» **PAGE EXCERPT**:
If I were small enough to stand on a virus...

Let’s get small. So small we could stand on the surface of one of them COVID19 viruses and be as tall as one of the spiky things. Can I see individual atoms yet, or do I have to get really small for that?

You can’t see individual atoms via optical microscopy because they are too small. I am not convinced you could even image the entire virus virion, but maybe someone has got a fuzzy picture using advanced techniques.

Those spiky things are individual molecules made up of a few thousand atoms.

You are probably aware that when we look at really tiny things we aren’t “seeing” them in the conventional sense. Our sense of vision, based on visible light, can’t image something that small.

This is what COVID-19 looks like under an electron microscope.

I don’t know if you are going by images like these or if you are just going by the artistic drawings show in many news articles and such.

Anyway, to put everything in perspective, COVID-19 is about 100 nm in diameter. A water molecule is less than 1 nm, and an individual gold atom (pretty large as atoms go) is about 0.1 nm.

If you are as small as one of the “spiky things” then you are down to about the right size to start seeing the individual atoms, assuming that you could somehow “see” something at that size.

» **TO DO**:
1. In the discussion about standing on a virus, what is the approximate diameter of COVID-19?
2. From the discussion about standing on a virus, reproduce the passage that begins at the words "This is what" and stops after "at that size.".
3. Carry on the discussion about standing on a virus with new text that follows its last sentence.

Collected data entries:
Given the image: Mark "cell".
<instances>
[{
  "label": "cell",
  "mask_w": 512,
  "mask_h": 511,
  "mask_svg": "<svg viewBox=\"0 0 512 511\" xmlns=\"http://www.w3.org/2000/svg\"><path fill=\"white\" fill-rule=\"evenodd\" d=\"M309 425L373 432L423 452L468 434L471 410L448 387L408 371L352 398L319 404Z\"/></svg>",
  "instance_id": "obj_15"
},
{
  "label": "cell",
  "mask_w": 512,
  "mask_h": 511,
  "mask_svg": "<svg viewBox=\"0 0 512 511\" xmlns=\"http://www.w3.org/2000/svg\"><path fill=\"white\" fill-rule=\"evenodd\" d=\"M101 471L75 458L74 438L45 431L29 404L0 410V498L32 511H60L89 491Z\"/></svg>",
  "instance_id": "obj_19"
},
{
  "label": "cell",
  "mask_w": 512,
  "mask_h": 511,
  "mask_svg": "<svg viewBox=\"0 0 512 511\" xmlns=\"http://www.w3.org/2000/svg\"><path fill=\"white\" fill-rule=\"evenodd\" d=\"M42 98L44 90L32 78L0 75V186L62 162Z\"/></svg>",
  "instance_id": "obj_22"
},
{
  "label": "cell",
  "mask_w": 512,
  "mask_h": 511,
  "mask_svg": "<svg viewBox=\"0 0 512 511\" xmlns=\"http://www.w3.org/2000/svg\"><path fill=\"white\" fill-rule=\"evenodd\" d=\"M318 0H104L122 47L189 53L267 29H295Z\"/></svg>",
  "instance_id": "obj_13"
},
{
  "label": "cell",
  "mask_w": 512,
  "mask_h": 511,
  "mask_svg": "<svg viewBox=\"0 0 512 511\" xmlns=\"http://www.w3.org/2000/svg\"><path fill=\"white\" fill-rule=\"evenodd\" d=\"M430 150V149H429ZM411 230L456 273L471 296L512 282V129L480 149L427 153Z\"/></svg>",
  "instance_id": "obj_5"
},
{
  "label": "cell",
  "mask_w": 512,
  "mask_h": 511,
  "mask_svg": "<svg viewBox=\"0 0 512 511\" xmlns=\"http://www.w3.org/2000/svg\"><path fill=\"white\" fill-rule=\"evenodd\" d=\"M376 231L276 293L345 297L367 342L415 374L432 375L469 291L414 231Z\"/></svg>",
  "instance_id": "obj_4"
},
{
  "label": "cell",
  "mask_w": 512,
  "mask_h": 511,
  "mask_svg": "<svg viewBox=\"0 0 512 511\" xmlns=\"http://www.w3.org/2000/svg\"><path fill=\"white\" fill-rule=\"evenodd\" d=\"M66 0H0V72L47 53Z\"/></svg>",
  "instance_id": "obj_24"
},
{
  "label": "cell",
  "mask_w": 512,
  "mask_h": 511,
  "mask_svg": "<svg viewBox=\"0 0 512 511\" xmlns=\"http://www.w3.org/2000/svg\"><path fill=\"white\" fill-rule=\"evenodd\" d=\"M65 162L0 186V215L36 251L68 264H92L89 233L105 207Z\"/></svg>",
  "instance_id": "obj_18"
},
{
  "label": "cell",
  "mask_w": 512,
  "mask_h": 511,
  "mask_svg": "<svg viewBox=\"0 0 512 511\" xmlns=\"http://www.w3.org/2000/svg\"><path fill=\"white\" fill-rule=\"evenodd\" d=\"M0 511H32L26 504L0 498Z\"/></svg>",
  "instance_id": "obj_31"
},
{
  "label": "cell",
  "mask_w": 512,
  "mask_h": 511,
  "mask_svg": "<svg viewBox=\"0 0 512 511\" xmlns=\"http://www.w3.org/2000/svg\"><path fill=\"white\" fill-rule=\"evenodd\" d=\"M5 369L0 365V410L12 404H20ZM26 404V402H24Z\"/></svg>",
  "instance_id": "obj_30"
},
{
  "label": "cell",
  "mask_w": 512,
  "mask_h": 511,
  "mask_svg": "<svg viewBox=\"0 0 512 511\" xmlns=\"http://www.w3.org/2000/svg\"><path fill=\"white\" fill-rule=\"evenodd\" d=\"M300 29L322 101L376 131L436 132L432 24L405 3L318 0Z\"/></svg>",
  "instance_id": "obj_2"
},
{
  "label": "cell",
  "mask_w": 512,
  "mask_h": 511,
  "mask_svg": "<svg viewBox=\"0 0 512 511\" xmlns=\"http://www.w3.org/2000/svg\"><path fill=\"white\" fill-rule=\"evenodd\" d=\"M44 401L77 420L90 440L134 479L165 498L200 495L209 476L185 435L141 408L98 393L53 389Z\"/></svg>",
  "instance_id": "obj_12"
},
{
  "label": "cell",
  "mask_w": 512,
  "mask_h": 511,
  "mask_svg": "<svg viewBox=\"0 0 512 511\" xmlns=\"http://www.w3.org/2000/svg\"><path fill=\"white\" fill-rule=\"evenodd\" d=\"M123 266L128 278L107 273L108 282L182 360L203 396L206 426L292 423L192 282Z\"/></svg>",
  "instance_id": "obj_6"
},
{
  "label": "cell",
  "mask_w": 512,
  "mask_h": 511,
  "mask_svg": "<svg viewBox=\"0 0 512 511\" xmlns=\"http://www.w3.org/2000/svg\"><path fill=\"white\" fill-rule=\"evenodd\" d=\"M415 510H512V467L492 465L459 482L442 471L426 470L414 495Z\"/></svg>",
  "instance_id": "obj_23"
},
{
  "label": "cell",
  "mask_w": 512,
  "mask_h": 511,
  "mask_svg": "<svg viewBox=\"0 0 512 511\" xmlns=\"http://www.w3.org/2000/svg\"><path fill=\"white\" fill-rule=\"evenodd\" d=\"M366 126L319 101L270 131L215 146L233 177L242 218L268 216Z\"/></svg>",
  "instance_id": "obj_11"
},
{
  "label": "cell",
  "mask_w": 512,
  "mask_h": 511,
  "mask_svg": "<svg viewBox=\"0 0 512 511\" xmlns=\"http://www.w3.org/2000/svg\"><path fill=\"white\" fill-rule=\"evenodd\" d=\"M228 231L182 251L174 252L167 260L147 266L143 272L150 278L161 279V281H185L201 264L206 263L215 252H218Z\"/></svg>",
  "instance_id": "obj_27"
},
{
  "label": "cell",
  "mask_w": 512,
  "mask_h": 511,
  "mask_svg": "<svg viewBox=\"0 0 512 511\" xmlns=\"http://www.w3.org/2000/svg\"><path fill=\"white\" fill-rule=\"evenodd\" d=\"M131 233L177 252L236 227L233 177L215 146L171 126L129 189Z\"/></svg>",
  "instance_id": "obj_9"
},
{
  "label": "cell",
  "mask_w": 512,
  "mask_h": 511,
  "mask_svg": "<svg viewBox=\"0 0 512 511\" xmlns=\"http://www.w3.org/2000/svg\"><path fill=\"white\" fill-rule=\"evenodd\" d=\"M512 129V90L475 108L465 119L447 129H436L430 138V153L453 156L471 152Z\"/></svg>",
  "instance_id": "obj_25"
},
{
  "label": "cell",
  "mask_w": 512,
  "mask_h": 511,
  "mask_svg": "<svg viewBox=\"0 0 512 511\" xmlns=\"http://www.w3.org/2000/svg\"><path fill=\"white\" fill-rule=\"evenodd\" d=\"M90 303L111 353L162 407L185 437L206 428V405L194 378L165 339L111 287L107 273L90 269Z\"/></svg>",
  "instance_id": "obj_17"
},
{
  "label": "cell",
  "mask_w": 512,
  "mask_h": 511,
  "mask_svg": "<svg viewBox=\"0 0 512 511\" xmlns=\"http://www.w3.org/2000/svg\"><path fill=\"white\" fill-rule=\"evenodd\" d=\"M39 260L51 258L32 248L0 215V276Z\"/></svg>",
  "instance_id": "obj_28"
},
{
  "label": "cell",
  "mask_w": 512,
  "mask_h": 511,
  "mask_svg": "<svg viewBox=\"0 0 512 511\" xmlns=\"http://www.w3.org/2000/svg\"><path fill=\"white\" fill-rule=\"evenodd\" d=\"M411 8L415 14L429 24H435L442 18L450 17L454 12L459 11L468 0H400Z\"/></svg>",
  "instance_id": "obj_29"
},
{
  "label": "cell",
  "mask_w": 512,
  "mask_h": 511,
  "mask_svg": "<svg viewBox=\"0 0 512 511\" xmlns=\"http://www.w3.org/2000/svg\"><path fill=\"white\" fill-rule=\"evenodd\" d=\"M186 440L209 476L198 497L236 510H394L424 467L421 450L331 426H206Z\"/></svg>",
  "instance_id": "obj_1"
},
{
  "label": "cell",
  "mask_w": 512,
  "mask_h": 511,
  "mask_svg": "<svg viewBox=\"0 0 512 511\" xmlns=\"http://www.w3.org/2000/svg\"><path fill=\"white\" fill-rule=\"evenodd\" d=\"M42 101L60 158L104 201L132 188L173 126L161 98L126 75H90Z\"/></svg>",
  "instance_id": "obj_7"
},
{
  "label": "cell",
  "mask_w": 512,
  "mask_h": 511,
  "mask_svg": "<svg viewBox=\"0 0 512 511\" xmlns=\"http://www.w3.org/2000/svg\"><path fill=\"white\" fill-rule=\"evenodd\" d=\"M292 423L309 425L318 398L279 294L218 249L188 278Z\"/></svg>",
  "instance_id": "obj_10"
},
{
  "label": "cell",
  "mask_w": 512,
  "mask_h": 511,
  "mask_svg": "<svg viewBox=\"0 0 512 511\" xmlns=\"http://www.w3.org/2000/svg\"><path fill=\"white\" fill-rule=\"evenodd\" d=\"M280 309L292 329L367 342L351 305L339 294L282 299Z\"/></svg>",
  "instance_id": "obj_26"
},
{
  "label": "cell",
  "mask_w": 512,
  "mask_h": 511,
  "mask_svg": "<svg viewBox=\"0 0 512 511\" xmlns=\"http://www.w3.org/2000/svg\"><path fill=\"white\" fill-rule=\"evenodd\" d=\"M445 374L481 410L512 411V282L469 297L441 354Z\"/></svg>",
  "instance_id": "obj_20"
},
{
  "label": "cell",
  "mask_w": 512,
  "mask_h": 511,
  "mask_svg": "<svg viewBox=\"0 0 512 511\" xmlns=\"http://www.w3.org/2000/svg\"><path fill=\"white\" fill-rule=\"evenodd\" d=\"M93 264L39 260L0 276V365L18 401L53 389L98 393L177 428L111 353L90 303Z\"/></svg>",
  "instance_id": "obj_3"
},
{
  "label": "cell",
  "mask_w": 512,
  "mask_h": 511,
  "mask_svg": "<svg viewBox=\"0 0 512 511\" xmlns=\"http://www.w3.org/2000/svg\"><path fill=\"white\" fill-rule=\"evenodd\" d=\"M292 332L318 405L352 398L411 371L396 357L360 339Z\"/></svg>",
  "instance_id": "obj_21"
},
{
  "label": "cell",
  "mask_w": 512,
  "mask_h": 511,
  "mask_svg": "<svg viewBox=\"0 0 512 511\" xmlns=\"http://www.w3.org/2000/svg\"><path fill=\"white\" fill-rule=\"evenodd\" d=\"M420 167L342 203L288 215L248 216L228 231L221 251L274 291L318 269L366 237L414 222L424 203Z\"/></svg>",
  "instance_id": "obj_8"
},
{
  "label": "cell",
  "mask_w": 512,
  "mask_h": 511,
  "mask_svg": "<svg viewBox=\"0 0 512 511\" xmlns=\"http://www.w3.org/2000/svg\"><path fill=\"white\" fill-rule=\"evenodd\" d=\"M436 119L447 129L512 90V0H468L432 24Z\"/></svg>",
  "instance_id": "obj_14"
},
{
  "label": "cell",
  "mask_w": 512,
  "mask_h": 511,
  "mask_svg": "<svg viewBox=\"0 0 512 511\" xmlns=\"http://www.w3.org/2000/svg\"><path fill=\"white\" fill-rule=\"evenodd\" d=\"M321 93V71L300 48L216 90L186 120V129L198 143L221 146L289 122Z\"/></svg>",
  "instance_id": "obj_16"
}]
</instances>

» **RESPONSE LIST**:
1. About 100 nm.

2.
This is what COVID-19 looks like under an electron microscope.

I don’t know if you are going by images like these or if you are just going by the artistic drawings show in many news articles and such.

Anyway, to put everything in perspective, COVID-19 is about 100 nm in diameter. A water molecule is less than 1 nm, and an individual gold atom (pretty large as atoms go) is about 0.1 nm.

If you are as small as one of the “spiky things” then you are down to about the right size to start seeing the individual atoms, assuming that you could somehow “see” something at that size.

3.
See here, about halfway down the page:

The SARS-CoV-2 virus that is causing all this mess has, as per Wikipedia, a diameter of 50-200 nanometres; let’s say 100 nanometres, for order of magnitude. Atoms vary in size depending on the element, so let’s take carbon as an example, because we’re talking organic matter here. The carbon atom has a radius of 70 picometres, which means the diameter would be 140 picometres, or 0.14 nanometres. So the virus is still three orders of magnitude larger than an atom.

Also, you seen to be suggesting that you could get a good picture if the microscope itself were really, really small. Not sure how that is supposed to work or what it means, though there may be super-resolution techniques that involve the use of nano-size features (the entire microscope is not that miniature, though)

That is an electron microscope. It is definitely going to be easier to image virus particles using an electron microscope.

Perhaps when we get that small our eyes become sensitive to electrons.

This goes back to 1997:

"The guitar has six strings, each string about 50 nanometers wide, the width of about 100 atoms. If plucked — by an atomic force microscope, for example — the strings would resonate, but at inaudible frequencies. "

Sorry, duplicate.

If I may elaborate a little on that:

The laws of physics put limits to the resolution of any optical system, called the Abbe limit. Summarised very briefly, one can say that a microscope, no matter how good it is, cannot resolve details that are smaller than half the wavelength of the radiation it uses to operate.

Visible light is electromagnetic radiation with wavelengths between 380 and 780 nanometres. Applying the Abbe limit, you’ll see that the optimum resolution of any telescope working in the visible parts of the spectrum is still quite a long way away from discerning individual atoms, which have a diameter of less than a nanometre.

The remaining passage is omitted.